Le tableau à lui seul vaut le voyage. J’appréhende le contact avec cette œuvre. Elle réveille des choses douloureuses en moi, un ressenti familial.

La majorité des gens semblent tendus. On le perçoit à leur démarche raide et rapide. Ils ne s’arrêtent pas devant « la jeune fille à la fenêtre » de Dali. Ils sont pressés d'arriver. Ils vont vers un rencontre qu'ils pressentent confusément comme exceptionnelle.
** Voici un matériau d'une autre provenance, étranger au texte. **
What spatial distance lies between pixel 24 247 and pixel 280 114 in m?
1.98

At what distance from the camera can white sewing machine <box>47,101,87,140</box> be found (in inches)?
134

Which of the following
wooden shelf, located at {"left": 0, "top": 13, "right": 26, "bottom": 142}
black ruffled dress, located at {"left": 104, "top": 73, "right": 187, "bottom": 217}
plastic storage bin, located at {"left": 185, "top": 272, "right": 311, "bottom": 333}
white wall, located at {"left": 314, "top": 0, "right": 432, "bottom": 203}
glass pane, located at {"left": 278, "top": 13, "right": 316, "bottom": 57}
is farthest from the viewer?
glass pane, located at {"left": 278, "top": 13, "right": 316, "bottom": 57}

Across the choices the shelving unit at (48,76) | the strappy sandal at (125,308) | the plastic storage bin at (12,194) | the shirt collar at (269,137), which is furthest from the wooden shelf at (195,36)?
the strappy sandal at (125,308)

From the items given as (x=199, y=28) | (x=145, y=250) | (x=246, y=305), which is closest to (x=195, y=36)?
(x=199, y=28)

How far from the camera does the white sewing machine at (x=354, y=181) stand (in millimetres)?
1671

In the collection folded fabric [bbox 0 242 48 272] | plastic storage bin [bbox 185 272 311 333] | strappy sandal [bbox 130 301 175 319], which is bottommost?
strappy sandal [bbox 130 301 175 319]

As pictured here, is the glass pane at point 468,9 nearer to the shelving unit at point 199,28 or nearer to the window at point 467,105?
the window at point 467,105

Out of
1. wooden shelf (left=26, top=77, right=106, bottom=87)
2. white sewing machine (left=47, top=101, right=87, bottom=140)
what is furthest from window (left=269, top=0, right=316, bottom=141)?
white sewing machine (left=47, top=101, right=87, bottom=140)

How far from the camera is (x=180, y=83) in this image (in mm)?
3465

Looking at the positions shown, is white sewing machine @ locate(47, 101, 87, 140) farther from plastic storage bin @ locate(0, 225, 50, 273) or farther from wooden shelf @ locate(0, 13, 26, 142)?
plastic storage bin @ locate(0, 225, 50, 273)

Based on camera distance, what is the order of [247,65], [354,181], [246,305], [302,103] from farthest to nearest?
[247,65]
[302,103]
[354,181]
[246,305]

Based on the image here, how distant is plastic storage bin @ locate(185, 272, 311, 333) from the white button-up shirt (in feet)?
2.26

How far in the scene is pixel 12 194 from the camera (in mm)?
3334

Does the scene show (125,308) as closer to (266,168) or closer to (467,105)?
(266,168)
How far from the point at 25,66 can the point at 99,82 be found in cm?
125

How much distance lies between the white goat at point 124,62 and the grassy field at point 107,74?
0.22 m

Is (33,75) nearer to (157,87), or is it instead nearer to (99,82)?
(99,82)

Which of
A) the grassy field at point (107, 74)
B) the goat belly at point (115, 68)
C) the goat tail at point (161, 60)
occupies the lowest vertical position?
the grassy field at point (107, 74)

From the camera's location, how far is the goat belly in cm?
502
Le tableau est monumental. Il occupe une pièce entière de 70 mètres carrés. Il est seul. Il est immense. Le silence est de mise, les mots sont importuns, la tension perceptible.

L’œuvre de Picasso tranche avec tout ce qu’il a fait auparavant. C’est une œuvre novatrice qui ressemble à une bande dessinée macabre.
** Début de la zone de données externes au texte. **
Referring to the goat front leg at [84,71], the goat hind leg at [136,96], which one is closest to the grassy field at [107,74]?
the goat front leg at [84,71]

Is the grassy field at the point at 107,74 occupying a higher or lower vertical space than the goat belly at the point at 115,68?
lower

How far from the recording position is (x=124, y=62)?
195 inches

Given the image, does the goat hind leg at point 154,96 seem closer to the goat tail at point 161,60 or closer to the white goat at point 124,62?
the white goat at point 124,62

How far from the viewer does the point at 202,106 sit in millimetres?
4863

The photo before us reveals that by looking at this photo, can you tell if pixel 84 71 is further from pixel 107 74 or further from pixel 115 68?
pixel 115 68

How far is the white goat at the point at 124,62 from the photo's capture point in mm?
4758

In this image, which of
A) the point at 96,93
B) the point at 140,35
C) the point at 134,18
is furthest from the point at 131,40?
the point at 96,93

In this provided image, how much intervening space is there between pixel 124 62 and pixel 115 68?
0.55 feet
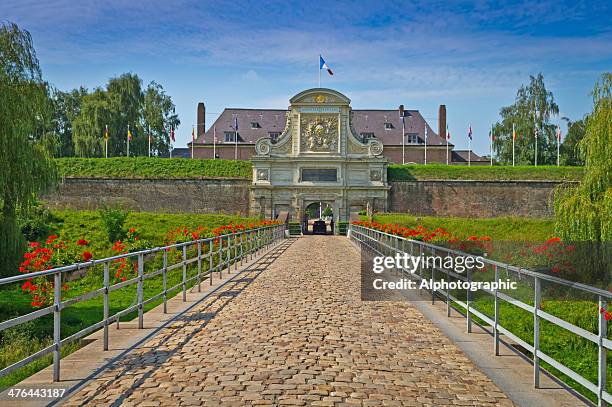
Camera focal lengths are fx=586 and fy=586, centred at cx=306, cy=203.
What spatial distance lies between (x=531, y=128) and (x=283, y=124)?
25714 millimetres

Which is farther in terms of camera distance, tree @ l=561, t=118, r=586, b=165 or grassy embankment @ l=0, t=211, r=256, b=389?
tree @ l=561, t=118, r=586, b=165

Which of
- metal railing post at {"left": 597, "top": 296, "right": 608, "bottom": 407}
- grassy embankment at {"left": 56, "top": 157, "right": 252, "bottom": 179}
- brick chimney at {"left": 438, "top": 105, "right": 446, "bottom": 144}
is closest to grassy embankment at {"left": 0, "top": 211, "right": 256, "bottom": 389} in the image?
metal railing post at {"left": 597, "top": 296, "right": 608, "bottom": 407}

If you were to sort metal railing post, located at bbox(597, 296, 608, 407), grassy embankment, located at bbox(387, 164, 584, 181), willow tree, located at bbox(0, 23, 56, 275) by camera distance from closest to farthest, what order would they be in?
metal railing post, located at bbox(597, 296, 608, 407)
willow tree, located at bbox(0, 23, 56, 275)
grassy embankment, located at bbox(387, 164, 584, 181)

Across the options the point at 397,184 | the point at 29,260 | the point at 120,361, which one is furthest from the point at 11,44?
the point at 397,184

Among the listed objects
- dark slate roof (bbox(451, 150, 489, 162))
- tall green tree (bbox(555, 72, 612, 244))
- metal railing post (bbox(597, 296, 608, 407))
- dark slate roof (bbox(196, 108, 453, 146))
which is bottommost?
metal railing post (bbox(597, 296, 608, 407))

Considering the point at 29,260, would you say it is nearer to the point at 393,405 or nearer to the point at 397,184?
the point at 393,405

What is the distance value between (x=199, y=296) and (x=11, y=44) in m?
9.27

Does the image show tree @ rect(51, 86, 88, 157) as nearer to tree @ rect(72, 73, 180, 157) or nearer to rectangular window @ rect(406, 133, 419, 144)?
tree @ rect(72, 73, 180, 157)

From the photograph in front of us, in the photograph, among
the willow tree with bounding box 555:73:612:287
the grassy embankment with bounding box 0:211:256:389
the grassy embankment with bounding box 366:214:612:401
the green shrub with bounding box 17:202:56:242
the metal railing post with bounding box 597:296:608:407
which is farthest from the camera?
the green shrub with bounding box 17:202:56:242

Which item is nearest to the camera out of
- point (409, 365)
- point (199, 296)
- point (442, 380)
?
point (442, 380)

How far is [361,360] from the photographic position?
646 centimetres

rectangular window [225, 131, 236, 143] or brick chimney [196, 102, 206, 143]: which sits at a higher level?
brick chimney [196, 102, 206, 143]

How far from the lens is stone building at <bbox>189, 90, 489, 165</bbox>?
6128cm

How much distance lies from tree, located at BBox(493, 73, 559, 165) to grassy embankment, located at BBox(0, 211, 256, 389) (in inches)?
1409
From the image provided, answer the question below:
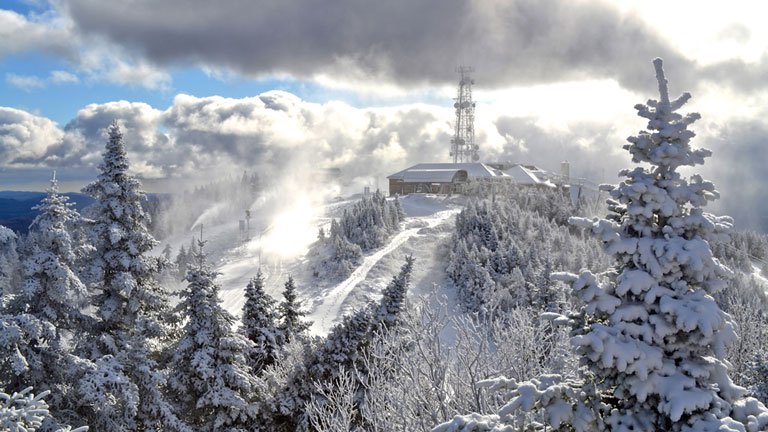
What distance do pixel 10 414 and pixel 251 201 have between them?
13393cm

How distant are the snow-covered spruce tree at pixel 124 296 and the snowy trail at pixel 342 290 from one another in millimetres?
16430

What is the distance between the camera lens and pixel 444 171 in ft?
358

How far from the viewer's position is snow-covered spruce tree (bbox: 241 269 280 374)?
82.9ft

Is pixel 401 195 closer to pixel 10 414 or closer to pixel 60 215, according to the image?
pixel 60 215

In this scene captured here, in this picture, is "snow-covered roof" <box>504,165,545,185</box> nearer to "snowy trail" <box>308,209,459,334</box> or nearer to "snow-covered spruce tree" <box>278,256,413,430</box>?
"snowy trail" <box>308,209,459,334</box>

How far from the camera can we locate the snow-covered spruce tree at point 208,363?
17656mm

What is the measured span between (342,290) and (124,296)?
119ft

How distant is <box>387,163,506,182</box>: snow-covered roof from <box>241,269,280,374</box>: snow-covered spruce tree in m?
83.2

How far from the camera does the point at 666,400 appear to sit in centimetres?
676

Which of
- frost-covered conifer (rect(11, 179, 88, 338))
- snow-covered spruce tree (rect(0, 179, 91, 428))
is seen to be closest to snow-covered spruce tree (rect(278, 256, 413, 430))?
snow-covered spruce tree (rect(0, 179, 91, 428))

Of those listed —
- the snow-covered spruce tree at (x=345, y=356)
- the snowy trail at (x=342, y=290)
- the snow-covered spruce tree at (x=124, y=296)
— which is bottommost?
the snowy trail at (x=342, y=290)

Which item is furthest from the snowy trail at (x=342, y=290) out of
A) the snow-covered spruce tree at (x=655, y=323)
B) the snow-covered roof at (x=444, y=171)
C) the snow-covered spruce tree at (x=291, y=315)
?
Answer: the snow-covered roof at (x=444, y=171)

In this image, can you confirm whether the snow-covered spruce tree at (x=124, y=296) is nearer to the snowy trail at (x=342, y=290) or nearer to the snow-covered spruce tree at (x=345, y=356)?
the snow-covered spruce tree at (x=345, y=356)

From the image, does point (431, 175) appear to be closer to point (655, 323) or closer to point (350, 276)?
point (350, 276)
Dans un espace clos comme une arène et obscur - seule une ampoule éclaire la scène -, comme pris au piège, des femmes, des enfants, des animaux sans défense succombent à la folie meurtrière des hommes.
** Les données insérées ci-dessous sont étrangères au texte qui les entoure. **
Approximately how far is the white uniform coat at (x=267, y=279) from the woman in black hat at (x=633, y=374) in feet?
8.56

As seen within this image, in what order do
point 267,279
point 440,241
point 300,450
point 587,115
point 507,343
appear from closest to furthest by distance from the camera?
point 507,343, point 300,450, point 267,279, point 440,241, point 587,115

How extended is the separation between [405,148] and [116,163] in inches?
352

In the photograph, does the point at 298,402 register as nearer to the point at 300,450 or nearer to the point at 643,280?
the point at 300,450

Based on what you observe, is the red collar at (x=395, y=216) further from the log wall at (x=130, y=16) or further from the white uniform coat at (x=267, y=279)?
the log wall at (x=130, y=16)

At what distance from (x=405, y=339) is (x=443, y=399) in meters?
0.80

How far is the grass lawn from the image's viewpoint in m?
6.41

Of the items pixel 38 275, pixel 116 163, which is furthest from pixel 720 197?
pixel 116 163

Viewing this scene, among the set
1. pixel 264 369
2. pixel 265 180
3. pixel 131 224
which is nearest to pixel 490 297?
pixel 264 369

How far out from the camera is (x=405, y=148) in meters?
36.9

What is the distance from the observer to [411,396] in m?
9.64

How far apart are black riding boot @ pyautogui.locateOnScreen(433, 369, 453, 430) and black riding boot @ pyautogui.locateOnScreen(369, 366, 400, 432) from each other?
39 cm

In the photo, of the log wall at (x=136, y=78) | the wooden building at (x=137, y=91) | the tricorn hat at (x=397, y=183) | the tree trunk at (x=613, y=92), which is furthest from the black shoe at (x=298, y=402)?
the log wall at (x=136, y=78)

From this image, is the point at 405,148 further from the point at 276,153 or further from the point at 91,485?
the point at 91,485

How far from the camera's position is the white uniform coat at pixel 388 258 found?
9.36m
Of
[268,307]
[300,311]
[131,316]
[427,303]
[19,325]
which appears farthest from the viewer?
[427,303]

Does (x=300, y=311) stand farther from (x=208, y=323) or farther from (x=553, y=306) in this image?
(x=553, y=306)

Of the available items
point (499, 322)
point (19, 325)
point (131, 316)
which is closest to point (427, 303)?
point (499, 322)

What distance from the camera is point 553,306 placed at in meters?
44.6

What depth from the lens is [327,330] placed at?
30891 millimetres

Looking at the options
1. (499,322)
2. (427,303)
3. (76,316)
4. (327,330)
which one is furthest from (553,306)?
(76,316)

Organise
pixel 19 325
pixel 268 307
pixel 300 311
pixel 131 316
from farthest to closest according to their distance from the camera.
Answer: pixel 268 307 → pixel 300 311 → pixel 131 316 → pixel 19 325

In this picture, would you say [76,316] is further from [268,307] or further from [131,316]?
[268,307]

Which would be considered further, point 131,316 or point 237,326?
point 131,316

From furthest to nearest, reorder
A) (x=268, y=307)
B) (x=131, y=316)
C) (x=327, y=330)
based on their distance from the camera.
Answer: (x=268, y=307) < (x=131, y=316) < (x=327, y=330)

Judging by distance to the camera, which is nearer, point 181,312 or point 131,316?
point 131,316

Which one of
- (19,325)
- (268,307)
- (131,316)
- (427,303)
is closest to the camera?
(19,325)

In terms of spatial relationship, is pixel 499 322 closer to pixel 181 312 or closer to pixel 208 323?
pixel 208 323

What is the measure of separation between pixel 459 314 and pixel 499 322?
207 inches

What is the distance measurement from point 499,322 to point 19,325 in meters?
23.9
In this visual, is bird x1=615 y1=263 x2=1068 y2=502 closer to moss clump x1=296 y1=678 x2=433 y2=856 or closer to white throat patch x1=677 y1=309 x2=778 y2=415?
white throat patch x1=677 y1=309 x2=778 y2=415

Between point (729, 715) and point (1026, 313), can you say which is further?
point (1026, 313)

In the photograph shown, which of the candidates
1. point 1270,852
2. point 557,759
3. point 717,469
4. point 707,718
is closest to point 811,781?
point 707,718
La scène est très dynamique et très sobre. Picasso connaît la force du noir et du blanc. Les corps sont tordus, déformés, défigurés par la douleur. Les animaux, le cheval, le taureau brament au firmament. Une femme tient son enfant mort dans les bras et son attitude est similaire à celle du cheval : gueule ouverte bramant vers les cieux.

C’est un monde où l’homme dans sa douleur se confond avec le monde animal.
C’est un monde où Dieu est absent, où l’être humain est livré à lui-même seul, petit, minuscule, pris au piège, comme le taureau dans l'arène, sans défense devant la barbarie humaine.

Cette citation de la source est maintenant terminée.